Proximity stores are booming in Peru

Date : 12 June 2020

Oliver Butterworth

Retail Analyst

Peruvian consumers are feeling increasingly time poor, from working longer hours in busy, heavily congested cities. As such, they are seeking convenience and speed of purchase, which is driving buying decisions. This has created a space for retailers to develop proximity formats.

In the last five years we have seen a rapid expansion of modern convenience and hard discount stores, which has been led by two retailers: Tambo+ and Mass (part of Supermercados Peruanos). The stores have changed the way people shop in metropolitan Lima and they have the potential to expand into Peru’s second and third tier cities.

Source: IGD Research

What is driving the need for proximity?

Peru has become highly urbanised, with 78% of the population living in urban areas. It also has a higher number of female workers, relative to the region’s other countries.

Source: IGD Research, data from the World Bank

Most modern retail is in the capital city, Lima, including all Mass and Tambo+ stores, where around a third of the population live. According to TomTom data, Lima has the seventh highest traffic congestion globally. These conditions are making those living/working in Lima feel increasingly time poor, which has increased the desirability of proximity stores.

Shopping habits changing

The average sized household has decreased from 4.4 members in 2004 to 3.6 in 2018, which influences store choice and the size of basket. Kantar data (from Q2 2019) shows Peru has the highest shopping frequency in Latin America, with an average of 281 trips annually (against an average of 155 for Latin America).

Peru’s middle class is also growing, which has led to more people having greater purchasing power. These customers are more willing to pay a premium for the convenience and variety of products offered at modern retailers like Tambo+ and OXXO.

Tambo+ leads the way for modern convenience in Peru

Tambo+ (part of Lindcorp Retail) opened its first store in April 2015 and now has over 400, making it the largest convenience chain in the country. It aims to open 110 new stores in 2020 and to operate 600 by the end of 2021. It also said it wants to expand into the provinces, but is yet to do this.

Source: JMC

The stores are small, between 70 and 120 sq. m, making it easier to find vacant units, expand quickly and open stores close to shoppers. In Lima there is little competition from other modern convenience players, which has enabled Tambo+ to accumulate stores in some of the best strategic locations and highest footfall streets.

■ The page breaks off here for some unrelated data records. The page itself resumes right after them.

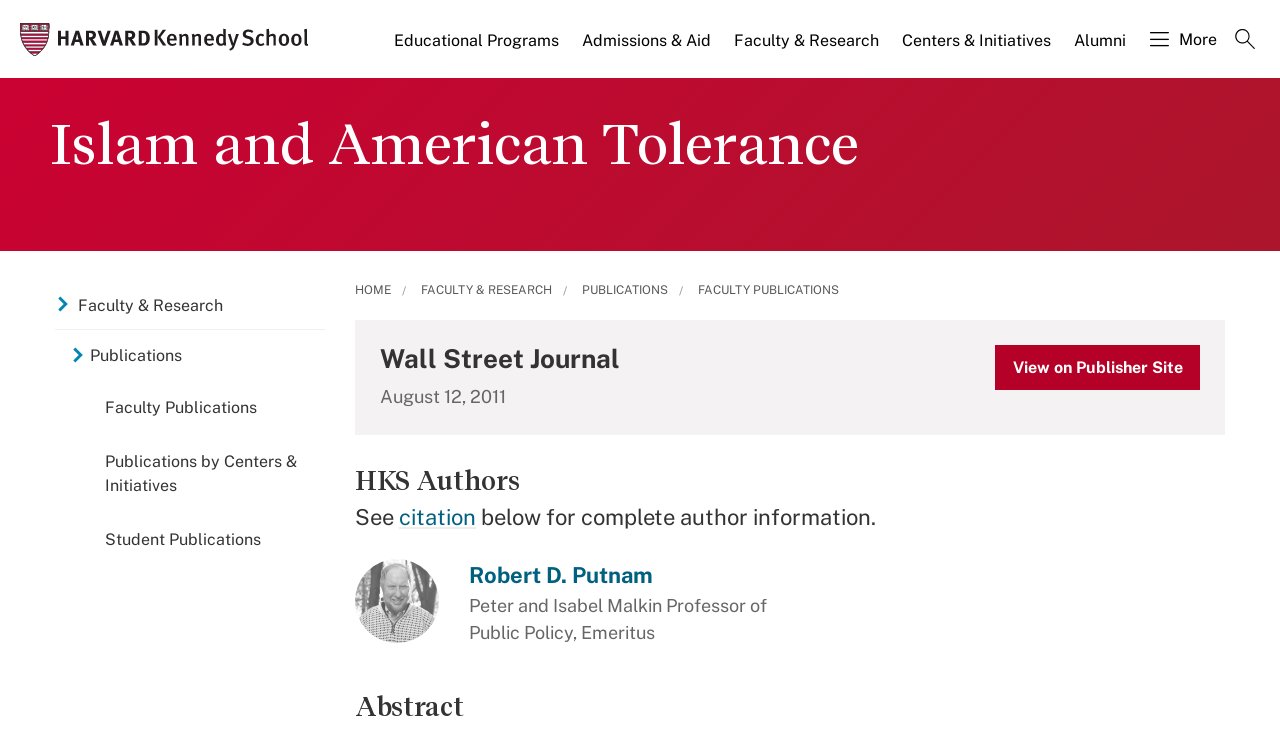

--- FILE ---
content_type: text/plain; charset=utf-8
request_url: https://f.clarity.ms/collect
body_size: 53
content:
EXTRACT 0 {"35":"@.main-header__username"}

--- FILE ---
content_type: application/javascript;charset=iso-8859-1
request_url: https://fid.agkn.com/f?apiKey=2520642820
body_size: 124
content:
{ "TruAudienceID" : "E1:Y1o8vL0xO_t_5nFUdHX4CLq9lFJfo2EHjSBw4KdMAX2UQ1w_nnBC1HSn8fkN4y9npWaRyxovpmjYbjE3Lb7MOkw4lfnq-rBOuEvtL5O_KwN_l7K4vDu1yMpj5agATd1z", "L3" : "" }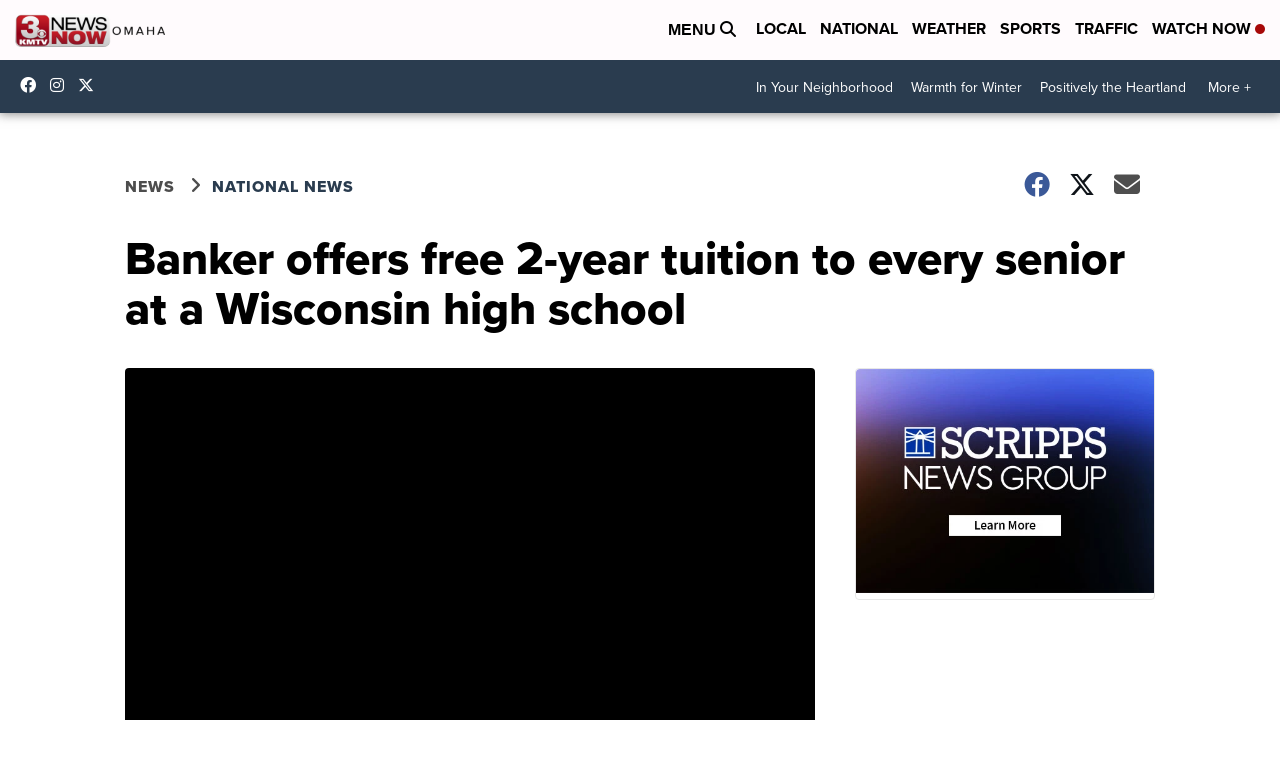

--- FILE ---
content_type: application/javascript; charset=utf-8
request_url: https://fundingchoicesmessages.google.com/f/AGSKWxWWCwKtDp-vwoqooFTAjEvqLB94TgHVYc2PhNR1Iq7t3WwcviRpynwX57v4g7FTO9IvifbynfO5CW5YCNa1fVZSDS9m6238pKCDlLu8fo6W1QF_K9ZD4-HfdLT6kmUTDymJTA0HTVhpreK4uRWPMYBFdqqqebTovygshT3XxoU5vu698KvSR968gQhW/_.iads.js/eureka-ads./ad/rotate?.se/ads//side_adverts.
body_size: -1286
content:
window['2e52a28f-3ccb-46c1-82cd-f1ccbf4726c3'] = true;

Tambo+’s proposition differs from the traditional bodega (mom-and-pop stores). The main shopping missions are replacement, food-for-now and impulse, while its best-selling products are beverages and prepared food/ready-to-eat products. Although bodegas sell beverages and snacks, the stores have a predominantly neighbourhood mission.

For more on Tambo+’s proposition, see our article here.

Slow start for OXXO

Mexican convenience retailer OXXO entered the market in 2018 and ended 2019 with 51 stores (all in Lima). It has not expanded as quickly as expected. However, OXXO has said it will open 300 stores by the end of 2022, so it could still be adapting to the new market and defining its strategy.

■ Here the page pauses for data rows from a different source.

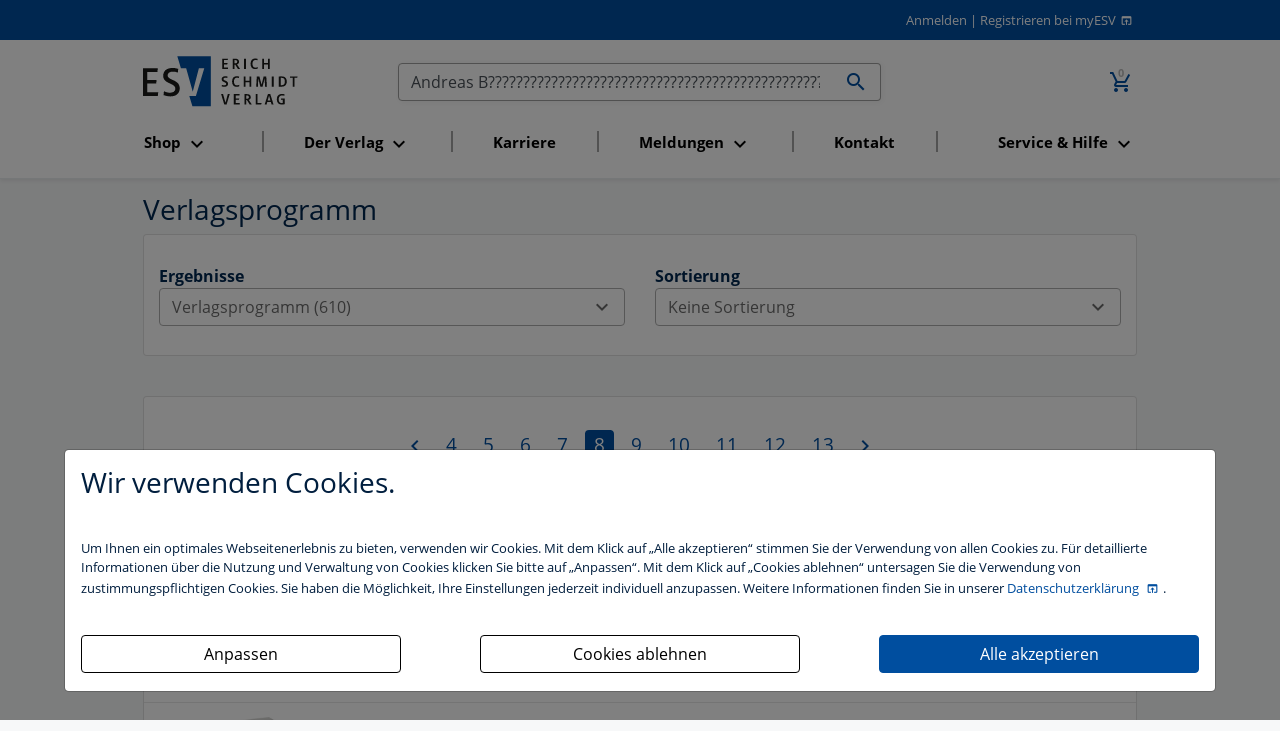

--- FILE ---
content_type: text/css
request_url: https://www.esv.info/css/startseite_responsive.css
body_size: 1207
content:
@charset "utf-8";
/* CSS Document */

/* <style type="text/css"> */

.startseite.banner>div:first-child { /* 100-Jahre-Schriftzug links ausrichten */
   padding: 1.5% 0 0 10% !important;
   /* Besser inline eine Klasse vergeben und die folgenden Inline-Styles dann entfernen: */
   max-height: 325px;
   margin: 0;
   z-index: 0;
   position: relative;
   white-space: normal;
   background: #ffffff !important; /* !important muss bleiben */
   text-align: left;
}

.startseite.banner>div:first-child img { /* überschreibt inline-CSS, bitte dort entfernen */
      width: 480px !important;
      height: auto !important;
}

.theme-cards .theme-card img { /* Bereichslogos in angemessener Größe */
    width: 170px;
}
  
.menu { /* Abstände im Progbereichs-Menü optimieren */
    padding: 10px 0px !important; /* muss ein .nested-col { margin 0 !important } überschreiben ... */
    justify-content: flex-start !important; /* ohne !important möglich, wenn man den Inline-Style entfernt */
}
.menu>div { 
    margin: 4px 0; /* muss doch kein !important in den CSS überschreiben ??? */
}

.more-offers + a .card-img-top { /* Position jurisAllianz-Logo, besser dort eine Klasse vergeben */
    padding-top:15px;
    max-width: 250px;
}

/* --------------------- */

@media only screen and (max-width: 1500px) {
    .startseite.banner>div:first-child img { /* s.o., 100-Jahre-Schriftzug */
      width: 425px !important;
  }
}

/* --------------------- */

@media only screen and (max-width: 992px) {

    .startseite.banner>div:first-child { /* s.o., 100-Jahre-Schriftzug */
      padding: 0 15px !important;
  }

    .startseite.banner>div:first-child img { /* s.o., 100-Jahre-Schriftzug */
      width: 400px !important;
  }
  
  .paper.theme-cards { /* seitliche Ausrichtung des Karussells */
    padding-left: 9px !important; /* muss .paper {padding ... !important} in den main.css überschreiben ... */
    padding-right: 9px !important; 
  }

  .theme-cards .theme-card img { /* Bereichslogos im Karussell */
    width: 155px; 
  }
  
  .theme-cards .bottom-circle-indicator { /* die Punkteleiste einblenden */
    z-index: 1;
    display: inherit;
    text-align: center;
  }

  .theme-cards .carousel-container-overlay button { /* (<) (>) Pfeile nach unten in den sichtbaren Bereich */
    position: absolute;
    top: 100%;
    margin-top: 22px;
  }

  .theme-cards .go-right button {
    right: 15px;
    }

  .theme-cards .go-left button {
    left: 15px;
    }

}

/* --------------------- */

@media only screen and (max-width: 576px) { 

  .paper.theme-cards { /* seitliche Ausrichtung des Karussells */
    padding-left: 0 !important; /* s.o. */
    padding-right: 0 !important;
  }

    .startseite.banner>div:first-child { /* s.o., 100-Jahre-Schriftzug */
      padding: 0 9px !important;
  }

    .startseite.banner>div:first-child img { /* s.o., 100-Jahre-Schriftzug */
      width: 280px !important;
  }

}

/* ------------ rechte Spalte in Tablet-Ansicht schmaler machen ----------- */
/* ----------- sicherheitshalber nur auf die Startseite beziehen ---------- */

@media (min-width: 768px) and (max-width: 1199px) {
  .col-md-7 {
    flex: 0 0 66.66666667%;  /* statt 58.33333333%; */
    max-width: 66.66666667%;
  }
  .col-md-5 {
    flex: 0 0 33.33333333%; /* statt 41.66666667%; */
    max-width: 33.33333333%;
  }
}

/* </style> */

Supermercados Peruanos rapidly expands its Mass banner

Mass opened 120 stores in 2019 and ended the year with 405. In March 2020 it announced plans to open 100 new stores annually until 2022, as well as close 40 in 2020.  

Mass stores are compact sized, between 150 and 200 sq. m, hard discount stores. Prices are kept low through an efficient operating model, which requires fewer staff, and through mostly selling private label products. Like Tambo+, the stores’ small footprint enables the business to locate stores closer to the customer, which are mostly being built in low to low-middle income districts.

Mass is a unique proposition as it benefits from both its low prices (particularly on fresh produce), which allows it to compete with traditional retailers, as well as its proximity to the customer.  

For more on Mass’ proposition, see our article here.

Source: Peru Retail

Traditional channel remains highly relevant

Peru’s traditional channel is huge, accounting for around 75% of the market (the highest penetration in Latin America). Despite the recent acceleration in the expansion of modern retail, bodegas and markets are still more significant in the eyes of most consumers. Many Peruvians prefer to buy fresh produce from traditional markets and bodegas are in most cases the closest store for customers.

Bodegas are typically small stores with low operating costs (low labour costs and store rent), so prices can be kept low without depleting margins. They sell small and irregular pack sizes, which support those on restricted budgets and the (approx.) 40% of Peruvian consumers who receive their income on a daily or weekly basis. Bodegas build loyal customer bases by giving regulars informal credit.

How will the growth of Mass and Tambo+ affect the market?

It is evident that Tambo+ and Mass are both gaining share from traditional retailers in Lima. Bodegas may have to modernise or adapt their offer to stay competitive. For example, all Tambo+ and OXXO stores accept credit and debit cards, which is not the case for all bodegas. More customers are looking for on-the-move meal solutions, so traditional stores could dial up this part of their offer.

Peru’s modern channel is in its growth stage and has a small penetration outside of Lima. The share of modern retail is so low that we could see new players enter the market.